Die Annahme des AG, die mit dem Verlassen der Wohnung verbundene Absicht, Nahrungsmittel zu beschaffen, stelle in jedem Fall einen triftigen Grund dar und es komme deshalb nicht darauf an, ob der Betroffene daneben weitere Zwecke verfolgt habe, treffe indessen nicht zu. Das AG verkenne insoweit Bedeutung und Reichweite des Merkmals des „triftigen Grunds“. Die Bestimmung des § 4 Abs. 3 BayIfSMV habe eine exemplarische Aufzählung der anerkennenswerten Gründe enthalten, wobei in § 4 Abs. 3 Nr. 3 BayIfSMV „Versorgungsgänge für Gegenstände des täglichen Bedarfs“ genannt sind. Hierzu gehöre die Besorgung von Nahrungsmitteln. Weil die Bußgeldbestimmung des § 5 Nr. 9 BayIfSMV nur das Verlassen „ohne triftigen Grund“ erfasst, schlussfolgere das AG im Ergebnis zu Unrecht, dass weitere Motive ohne Bedeutung seien. Es spalte ein einheitliches Geschehen in rechtlich anerkennenswerte Beweggründe einerseits und sonstige Motive des Normadressaten andererseits auf, ohne eine Gesamtwürdigung vorzunehmen, und verstelle sich so den Blick auf eine am Wortlaut des § 4 Abs. 3 Nr. 3 BayIfSMV, der Normsystematik und vor allem an der ratio legis orientierte Auslegung. Schon die die exemplarische Aufzählung der vom Normgeber insbesondere anerkannten triftigen Gründe in § 4 Abs. 3 BayIfSMV deute auf ein eher enges Verständnis hin. Bei einer Gesamtbetrachtung der dort umschriebenen Konstellationen zeige sich, dass es sich jeweils um wichtige Angelegenheiten handelt, die in aller Regel keinen Aufschub dulden und denen aus der Sicht des Normgebers Vorrang vor einer etwaigen Gefährdung durch eine potenzielle Verbreitung des Corona-Virus zukommen sollte. Dem Normgeber sei es darauf angekommen, das Verlassen der Wohnung eben nur zu dem Zweck der Beschaffung entsprechender Güter zu gestatten. Dies gebiete insbesondere der mit den Infektionsschutzmaßnahmen verbundene Zweck, Kontakte, welche die Gefahr der Ausbreitung des Corona-Virus begünstigen, weitestgehend zu untersagen und diese nur dann zuzulassen, wenn das beabsichtigte Verlassen der Wohnung insgesamt von triftigen Gründen getragen war.

III. Bedeutung für die Praxis

Der Beschluss ist zu beiden Punkten überzeugend. Es liegt auf der Hand, dass das Verhindern des Verweilens in der Öffentlichkeit zwar Zweck der Norm, Tathandlung der Bußgeldvorschrift aber das Verlassen der Wohnung ist. Nur der Zeitpunkt dieses Verhaltens ist maßgeblicher Aufhänger für die Prüfung des Vorliegens eines triftigen Grundes.

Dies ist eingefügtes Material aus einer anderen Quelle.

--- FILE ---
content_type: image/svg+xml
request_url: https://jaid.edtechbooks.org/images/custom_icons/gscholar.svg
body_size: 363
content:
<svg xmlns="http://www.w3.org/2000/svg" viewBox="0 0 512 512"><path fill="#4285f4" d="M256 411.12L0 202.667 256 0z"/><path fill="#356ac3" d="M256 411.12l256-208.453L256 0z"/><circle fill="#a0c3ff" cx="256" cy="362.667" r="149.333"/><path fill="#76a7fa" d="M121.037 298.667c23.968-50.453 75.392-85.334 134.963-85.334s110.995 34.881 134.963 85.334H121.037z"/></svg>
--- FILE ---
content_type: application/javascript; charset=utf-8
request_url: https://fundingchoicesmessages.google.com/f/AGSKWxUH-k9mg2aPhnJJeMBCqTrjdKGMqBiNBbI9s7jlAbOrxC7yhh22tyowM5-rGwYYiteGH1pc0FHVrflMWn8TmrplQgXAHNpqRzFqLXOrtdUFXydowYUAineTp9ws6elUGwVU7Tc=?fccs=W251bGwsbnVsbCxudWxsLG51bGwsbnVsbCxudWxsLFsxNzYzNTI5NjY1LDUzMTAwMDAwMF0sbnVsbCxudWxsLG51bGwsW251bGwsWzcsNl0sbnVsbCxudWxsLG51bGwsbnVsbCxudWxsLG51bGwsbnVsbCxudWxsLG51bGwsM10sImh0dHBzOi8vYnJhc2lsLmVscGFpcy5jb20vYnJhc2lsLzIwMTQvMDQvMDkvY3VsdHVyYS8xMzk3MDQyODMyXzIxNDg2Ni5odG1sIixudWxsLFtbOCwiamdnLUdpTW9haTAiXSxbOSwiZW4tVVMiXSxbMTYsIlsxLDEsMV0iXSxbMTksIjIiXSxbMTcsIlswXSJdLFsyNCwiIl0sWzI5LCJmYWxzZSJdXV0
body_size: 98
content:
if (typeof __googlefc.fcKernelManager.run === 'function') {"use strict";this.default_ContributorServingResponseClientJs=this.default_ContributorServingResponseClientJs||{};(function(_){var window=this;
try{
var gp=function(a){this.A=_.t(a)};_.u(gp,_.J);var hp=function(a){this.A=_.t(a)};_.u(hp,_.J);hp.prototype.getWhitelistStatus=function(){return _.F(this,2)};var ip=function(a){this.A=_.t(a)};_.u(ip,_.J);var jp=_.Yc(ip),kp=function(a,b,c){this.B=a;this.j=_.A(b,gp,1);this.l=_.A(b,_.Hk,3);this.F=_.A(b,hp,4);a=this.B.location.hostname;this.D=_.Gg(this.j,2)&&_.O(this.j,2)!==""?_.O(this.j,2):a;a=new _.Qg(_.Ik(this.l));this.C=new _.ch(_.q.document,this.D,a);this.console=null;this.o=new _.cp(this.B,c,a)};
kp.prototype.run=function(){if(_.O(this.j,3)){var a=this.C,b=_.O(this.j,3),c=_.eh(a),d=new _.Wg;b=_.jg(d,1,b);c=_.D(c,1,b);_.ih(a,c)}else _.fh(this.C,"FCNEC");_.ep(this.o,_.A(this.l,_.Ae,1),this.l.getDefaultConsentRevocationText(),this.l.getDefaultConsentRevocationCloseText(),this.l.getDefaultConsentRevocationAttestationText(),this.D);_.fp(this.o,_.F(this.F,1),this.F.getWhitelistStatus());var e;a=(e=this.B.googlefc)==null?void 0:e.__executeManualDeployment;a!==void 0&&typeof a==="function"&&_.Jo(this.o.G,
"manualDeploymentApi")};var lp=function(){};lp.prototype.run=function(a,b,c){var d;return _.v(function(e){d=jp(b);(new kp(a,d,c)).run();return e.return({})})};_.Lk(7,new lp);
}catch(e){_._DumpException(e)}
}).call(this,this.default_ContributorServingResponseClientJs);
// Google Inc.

Diese Ausrichtung auf die Vorstellung des Betroffenen zum Zweck des Verlassens eröffnet zwar die Möglichkeit von Schutzbehauptungen und Ahndnungslücken, die aber hinzunehmen sind. Zudem kann für die Feststellung der Motivation des Betroffenen beim Verlassen der Wohnung auf späteres Verhalten (hier: Besuch eines Schnellimbisses mit anderen Personen, keine Durchführung von Einkäufen) als Indiz zurückgegriffen werden. Der Normzweck gebietet es zudem, wie das BayObLG ausführt, dass ein Motivbündel aus triftigen und nicht triftigen Gründen der Ahndung nicht entgegensteht (a.A. die Vorinstanz AG Straubing COVuR 2021, 250). Da es sich um ein Zeitgesetz gem. § 4 Abs. 4 S. 1 OWiG handelt, bleibt die Ahndung auch nach Aufhebung der Ausgangsbeschränkung möglich (OLG Hamburg COVuR 2021, 244; Rechtsprechungsübersicht zur Corona-Pandemie im Straf- und Bußgeldrecht bei Deutscher, StRR 6/2021, 5).